Standing sets are pressed into service, whether suitable for the action or not; all the cliffhangers in this one, with the sole exception of a fade-out with the hero's accomplices trapped in a flooding room (and even this is undermined by inept staging), are really tame; the accent is on dialogue rather than action (and such dialogue it is, written by true Hollywood hacks); the direction, aside from a few touches which we'll discuss in a moment, is self-consciously dull in the studio scenes, whilst the outdoor action is almost invariably marred by an obvious lack of money for decent stuntwork and special effects. Overall, the film has a woebegone, shoestring look about it. Columbia's serials are the impoverished cousins of the all-action Republic and ultra-glossy Universal product.

Nonetheless, whether by happy accident (maybe the producer was scrounging around Columbia's costume department and found a dozen Franciscan robes left behind from some forgotten religious epic) or design, there are some things in The Spider's Web which make most episodes reasonably entertaining. Except the final episode, that is. An economy chapter if ever there was one, with perhaps the tamest hero-villain confrontation and climactic unmasking on record.

In no particular order these spurts to enjoyment are: the bizarrely costumed Octopus himself, all in white mind you, with a crippled leg and artificial hand to boot. No less than three actors supply his voice. The first is very effective indeed, putting all the usual villainous megalomania across with wonderful relish and even credibility. I suspect the same actor supplied the voice of Blinky McQuade, another agreeably grotesque figure. The heavy's robed lieutenants are another fascinatingly gothic touch. (Of course, why they indulge in all this rigmarole is never explained. But we like it).

It must be admitted too that there's a certain amount of suspense in the script, even though the scriptwriters handicap themselves by treating the maniac's identity in a remarkably perfunctory fashion. The question isn't even raised till Chapter 8 and is then off the agenda till 12. In the main the writers create tension by pitting the hero against both the villains and the police and showing how he ingeniously outwits both.
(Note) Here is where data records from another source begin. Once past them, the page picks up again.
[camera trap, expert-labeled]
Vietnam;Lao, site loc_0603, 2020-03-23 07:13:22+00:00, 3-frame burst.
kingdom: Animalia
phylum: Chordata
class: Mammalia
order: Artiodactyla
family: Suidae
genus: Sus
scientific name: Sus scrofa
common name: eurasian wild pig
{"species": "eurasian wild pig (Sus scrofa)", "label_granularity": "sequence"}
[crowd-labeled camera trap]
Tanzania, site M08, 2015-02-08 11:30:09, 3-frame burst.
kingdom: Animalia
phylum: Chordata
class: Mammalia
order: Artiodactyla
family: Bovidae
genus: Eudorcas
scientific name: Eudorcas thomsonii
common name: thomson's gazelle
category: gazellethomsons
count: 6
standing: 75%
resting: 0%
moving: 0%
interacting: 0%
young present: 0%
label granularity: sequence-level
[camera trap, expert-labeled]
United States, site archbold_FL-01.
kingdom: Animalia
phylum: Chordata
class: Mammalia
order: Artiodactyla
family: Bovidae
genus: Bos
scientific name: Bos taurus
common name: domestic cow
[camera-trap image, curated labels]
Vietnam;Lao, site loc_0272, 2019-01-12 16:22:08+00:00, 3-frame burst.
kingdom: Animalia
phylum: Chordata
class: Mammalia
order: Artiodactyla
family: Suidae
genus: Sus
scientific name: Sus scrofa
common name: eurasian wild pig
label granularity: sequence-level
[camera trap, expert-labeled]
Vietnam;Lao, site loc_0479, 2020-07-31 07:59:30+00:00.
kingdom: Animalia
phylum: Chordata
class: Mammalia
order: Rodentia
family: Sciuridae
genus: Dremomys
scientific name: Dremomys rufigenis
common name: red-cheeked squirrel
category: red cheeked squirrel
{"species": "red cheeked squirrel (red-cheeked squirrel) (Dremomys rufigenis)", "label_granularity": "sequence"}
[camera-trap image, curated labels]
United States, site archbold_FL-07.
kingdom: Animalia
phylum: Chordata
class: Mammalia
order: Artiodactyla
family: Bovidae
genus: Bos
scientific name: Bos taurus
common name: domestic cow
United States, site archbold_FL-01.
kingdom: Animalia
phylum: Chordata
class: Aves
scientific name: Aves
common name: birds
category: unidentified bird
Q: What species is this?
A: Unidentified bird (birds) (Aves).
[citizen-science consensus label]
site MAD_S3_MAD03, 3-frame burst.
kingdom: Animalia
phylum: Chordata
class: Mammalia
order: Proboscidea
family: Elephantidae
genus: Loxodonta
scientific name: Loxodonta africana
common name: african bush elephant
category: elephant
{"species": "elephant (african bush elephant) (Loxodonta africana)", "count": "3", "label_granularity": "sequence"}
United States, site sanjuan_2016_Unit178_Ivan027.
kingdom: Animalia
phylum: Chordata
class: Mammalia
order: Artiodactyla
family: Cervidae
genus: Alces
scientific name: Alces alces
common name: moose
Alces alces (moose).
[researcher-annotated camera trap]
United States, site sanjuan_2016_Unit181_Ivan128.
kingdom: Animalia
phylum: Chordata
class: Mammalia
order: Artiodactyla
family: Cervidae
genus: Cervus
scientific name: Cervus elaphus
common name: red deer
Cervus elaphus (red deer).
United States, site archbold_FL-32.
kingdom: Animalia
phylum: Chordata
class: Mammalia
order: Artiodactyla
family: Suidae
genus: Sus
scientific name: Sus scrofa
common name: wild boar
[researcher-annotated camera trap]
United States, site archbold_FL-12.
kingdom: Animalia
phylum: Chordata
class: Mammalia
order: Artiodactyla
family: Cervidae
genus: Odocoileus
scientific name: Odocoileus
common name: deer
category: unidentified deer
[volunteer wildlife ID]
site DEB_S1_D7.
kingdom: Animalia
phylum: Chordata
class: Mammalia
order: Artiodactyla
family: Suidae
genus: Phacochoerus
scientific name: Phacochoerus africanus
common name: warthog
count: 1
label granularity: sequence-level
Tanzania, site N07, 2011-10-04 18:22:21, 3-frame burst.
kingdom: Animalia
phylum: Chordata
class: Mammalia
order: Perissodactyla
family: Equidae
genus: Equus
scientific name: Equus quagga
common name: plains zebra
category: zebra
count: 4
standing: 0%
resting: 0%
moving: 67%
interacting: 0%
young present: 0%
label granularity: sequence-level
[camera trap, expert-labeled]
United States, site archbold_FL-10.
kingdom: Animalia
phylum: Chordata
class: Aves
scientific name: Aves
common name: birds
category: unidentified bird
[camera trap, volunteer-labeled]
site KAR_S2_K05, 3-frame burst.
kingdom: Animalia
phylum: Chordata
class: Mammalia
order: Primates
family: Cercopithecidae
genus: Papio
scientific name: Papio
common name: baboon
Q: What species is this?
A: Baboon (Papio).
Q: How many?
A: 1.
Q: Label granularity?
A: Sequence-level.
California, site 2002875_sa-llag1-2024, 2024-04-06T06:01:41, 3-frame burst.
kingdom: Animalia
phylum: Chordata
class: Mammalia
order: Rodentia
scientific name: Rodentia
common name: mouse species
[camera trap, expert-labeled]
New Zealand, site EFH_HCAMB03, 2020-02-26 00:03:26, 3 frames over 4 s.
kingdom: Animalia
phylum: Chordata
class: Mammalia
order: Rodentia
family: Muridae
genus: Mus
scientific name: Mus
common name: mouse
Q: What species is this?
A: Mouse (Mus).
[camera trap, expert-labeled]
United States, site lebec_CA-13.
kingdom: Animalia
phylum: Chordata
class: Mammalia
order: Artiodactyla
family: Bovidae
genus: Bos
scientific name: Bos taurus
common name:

The conflict is deepened by making the heavies unusually vicious by serial standards, and the police reasonably alert and sympathetic.

Another nice if minor touch is that the heroine actually gets to wear a few different costumes. Miss Meredith is certainly the most interesting of the goodies. Of the villains, Marc Lawrence makes the most impression, though Dick Curtis stands out in his one brief scene. Stoloff's music score is okay and occasionally even adds to the suspense, but finally it is the photography that I wish to commend. Generally the lighting is dull and flat, but sometimes Siegler is given his head, resulting in some really effective visuals, particularly of the Octopus and his henchmen strikingly outlined in the noirish gloom of their underworld.